-- Task --
Reproduce all of the records below, swapping "concrete curb" for "stone curb" wherever it occurs and leaving every other character untouched.

-- Provided records --

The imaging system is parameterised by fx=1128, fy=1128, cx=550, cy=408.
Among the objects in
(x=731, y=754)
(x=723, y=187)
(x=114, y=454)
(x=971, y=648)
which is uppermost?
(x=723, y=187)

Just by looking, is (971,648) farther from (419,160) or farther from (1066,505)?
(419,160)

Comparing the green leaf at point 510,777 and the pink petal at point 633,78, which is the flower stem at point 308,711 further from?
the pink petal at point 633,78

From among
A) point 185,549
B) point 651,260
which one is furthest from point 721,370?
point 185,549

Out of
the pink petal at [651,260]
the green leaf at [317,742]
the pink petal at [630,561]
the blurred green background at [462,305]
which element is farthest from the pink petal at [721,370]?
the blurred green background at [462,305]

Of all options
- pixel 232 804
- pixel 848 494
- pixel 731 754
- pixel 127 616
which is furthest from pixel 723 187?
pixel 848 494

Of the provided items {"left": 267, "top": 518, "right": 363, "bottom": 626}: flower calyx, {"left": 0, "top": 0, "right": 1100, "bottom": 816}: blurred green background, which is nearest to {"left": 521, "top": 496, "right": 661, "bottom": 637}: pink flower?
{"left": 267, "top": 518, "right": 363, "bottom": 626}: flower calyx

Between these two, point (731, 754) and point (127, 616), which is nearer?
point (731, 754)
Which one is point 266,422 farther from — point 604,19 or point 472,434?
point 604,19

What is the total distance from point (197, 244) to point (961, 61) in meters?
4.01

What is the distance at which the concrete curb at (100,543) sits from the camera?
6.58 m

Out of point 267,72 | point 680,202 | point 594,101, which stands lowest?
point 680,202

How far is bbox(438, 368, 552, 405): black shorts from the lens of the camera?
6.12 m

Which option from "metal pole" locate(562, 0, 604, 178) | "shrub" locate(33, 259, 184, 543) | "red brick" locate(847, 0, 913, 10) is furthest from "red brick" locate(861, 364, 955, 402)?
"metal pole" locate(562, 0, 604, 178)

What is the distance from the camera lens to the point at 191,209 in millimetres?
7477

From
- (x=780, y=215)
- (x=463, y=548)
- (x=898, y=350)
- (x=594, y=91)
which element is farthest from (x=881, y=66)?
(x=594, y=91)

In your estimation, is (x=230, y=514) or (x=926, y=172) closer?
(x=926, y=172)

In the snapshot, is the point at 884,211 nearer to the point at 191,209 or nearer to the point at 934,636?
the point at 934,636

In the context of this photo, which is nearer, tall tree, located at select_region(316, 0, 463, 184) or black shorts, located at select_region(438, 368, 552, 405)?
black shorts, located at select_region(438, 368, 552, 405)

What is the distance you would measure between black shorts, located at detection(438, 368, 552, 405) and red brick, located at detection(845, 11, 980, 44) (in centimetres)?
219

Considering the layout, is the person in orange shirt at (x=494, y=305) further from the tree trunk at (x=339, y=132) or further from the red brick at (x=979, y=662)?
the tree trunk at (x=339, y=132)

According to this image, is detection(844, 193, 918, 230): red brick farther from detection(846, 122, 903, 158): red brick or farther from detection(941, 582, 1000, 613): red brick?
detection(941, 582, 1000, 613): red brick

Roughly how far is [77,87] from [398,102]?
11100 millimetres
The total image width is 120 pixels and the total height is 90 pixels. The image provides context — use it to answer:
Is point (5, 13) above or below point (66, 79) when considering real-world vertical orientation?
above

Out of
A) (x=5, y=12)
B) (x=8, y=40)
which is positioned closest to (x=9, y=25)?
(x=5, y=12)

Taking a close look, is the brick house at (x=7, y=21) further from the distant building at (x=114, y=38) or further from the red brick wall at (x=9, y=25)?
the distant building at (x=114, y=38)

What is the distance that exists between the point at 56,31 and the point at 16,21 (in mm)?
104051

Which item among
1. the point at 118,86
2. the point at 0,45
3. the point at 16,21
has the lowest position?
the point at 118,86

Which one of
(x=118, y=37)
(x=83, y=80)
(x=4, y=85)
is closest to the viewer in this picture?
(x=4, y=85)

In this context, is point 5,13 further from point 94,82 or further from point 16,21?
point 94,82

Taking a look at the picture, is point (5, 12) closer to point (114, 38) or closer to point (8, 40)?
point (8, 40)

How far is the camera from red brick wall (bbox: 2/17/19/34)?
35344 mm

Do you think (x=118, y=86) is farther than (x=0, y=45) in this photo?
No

-- Written solution --
The imaging system is parameterised by fx=1128, fy=1128, cx=550, cy=408.
Among the objects in
(x=731, y=754)
(x=723, y=187)
(x=114, y=454)
(x=971, y=648)
which is uppermost?
(x=723, y=187)

Just by looking, is (971,648) farther from (419,160) or farther from (1066,505)?
(419,160)

Comparing the green leaf at point 510,777 and the pink petal at point 633,78, which is the flower stem at point 308,711 further from?
the pink petal at point 633,78

From among
A) point 185,549
B) point 651,260
which one is furthest from point 721,370?
point 185,549

Out of
the pink petal at [651,260]
the green leaf at [317,742]
the pink petal at [630,561]
the blurred green background at [462,305]
which element is farthest from the pink petal at [721,370]?
the blurred green background at [462,305]

Of all options
- pixel 232 804
- pixel 848 494
- pixel 731 754
- pixel 127 616
which is furthest from pixel 723 187?
pixel 848 494

Of the provided items {"left": 267, "top": 518, "right": 363, "bottom": 626}: flower calyx, {"left": 0, "top": 0, "right": 1100, "bottom": 816}: blurred green background, which is nearest to {"left": 521, "top": 496, "right": 661, "bottom": 637}: pink flower?
{"left": 267, "top": 518, "right": 363, "bottom": 626}: flower calyx

Between these two, point (731, 754) and point (127, 616), which is nearer?
point (731, 754)
Which one is point 266,422 farther from — point 604,19 or point 472,434?
point 604,19

What is the total distance from point (197, 244) to point (961, 61) in meters?
4.01

What is the distance at which the stone curb at (100,543) sits from the camera?
6.58 m

Out of point 267,72 | point 680,202 | point 594,101, which stands lowest?
point 680,202

How far is bbox(438, 368, 552, 405): black shorts from the lens of the camera?
6.12 m

Which option from "metal pole" locate(562, 0, 604, 178) | "shrub" locate(33, 259, 184, 543) | "red brick" locate(847, 0, 913, 10) is furthest from "red brick" locate(861, 364, 955, 402)?
"metal pole" locate(562, 0, 604, 178)

What is the distance from the camera lens to the point at 191,209 in millimetres?
7477

From
- (x=780, y=215)
- (x=463, y=548)
- (x=898, y=350)
- (x=594, y=91)
which element is farthest from (x=881, y=66)?
(x=594, y=91)

In your estimation, is (x=230, y=514) or (x=926, y=172) closer?
(x=926, y=172)

In the snapshot, is the point at 884,211 nearer to the point at 191,209 or nearer to the point at 934,636?
the point at 934,636

In the context of this photo, which is nearer, tall tree, located at select_region(316, 0, 463, 184) or black shorts, located at select_region(438, 368, 552, 405)?
black shorts, located at select_region(438, 368, 552, 405)

What is the distance you would measure between black shorts, located at detection(438, 368, 552, 405) and red brick, located at detection(845, 11, 980, 44) (in centimetres)?
219

Considering the layout, is the person in orange shirt at (x=494, y=305) further from the tree trunk at (x=339, y=132) or further from the red brick at (x=979, y=662)?
the tree trunk at (x=339, y=132)

According to this image, is detection(844, 193, 918, 230): red brick farther from detection(846, 122, 903, 158): red brick or farther from detection(941, 582, 1000, 613): red brick?
detection(941, 582, 1000, 613): red brick

Roughly how far is [77,87] from [398,102]?
11100 millimetres
The total image width is 120 pixels and the total height is 90 pixels. The image provides context — use it to answer:
Is point (5, 13) above or below point (66, 79) when considering real-world vertical orientation?
above

Out of
A) (x=5, y=12)
B) (x=8, y=40)
which is positioned closest to (x=9, y=25)?
(x=5, y=12)

Taking a close look, is the brick house at (x=7, y=21) further from the distant building at (x=114, y=38) or further from the red brick wall at (x=9, y=25)?
the distant building at (x=114, y=38)

What is the distance that exists between the point at 56,31 and the point at 16,21 (in mm)?
104051

Which item among
1. the point at 118,86
2. the point at 0,45
3. the point at 16,21
has the lowest position?
the point at 118,86

Which one of
(x=118, y=37)
(x=83, y=80)
(x=4, y=85)
is closest to the viewer in this picture?
(x=4, y=85)

In this context, is point 5,13 further from point 94,82 or further from point 16,21?
point 94,82

Taking a look at the picture, is point (5, 12) closer to point (114, 38) or closer to point (8, 40)?
point (8, 40)

How far is the camera from red brick wall (bbox: 2/17/19/34)?
35344 mm

Do you think (x=118, y=86) is farther than (x=0, y=45) in this photo?
No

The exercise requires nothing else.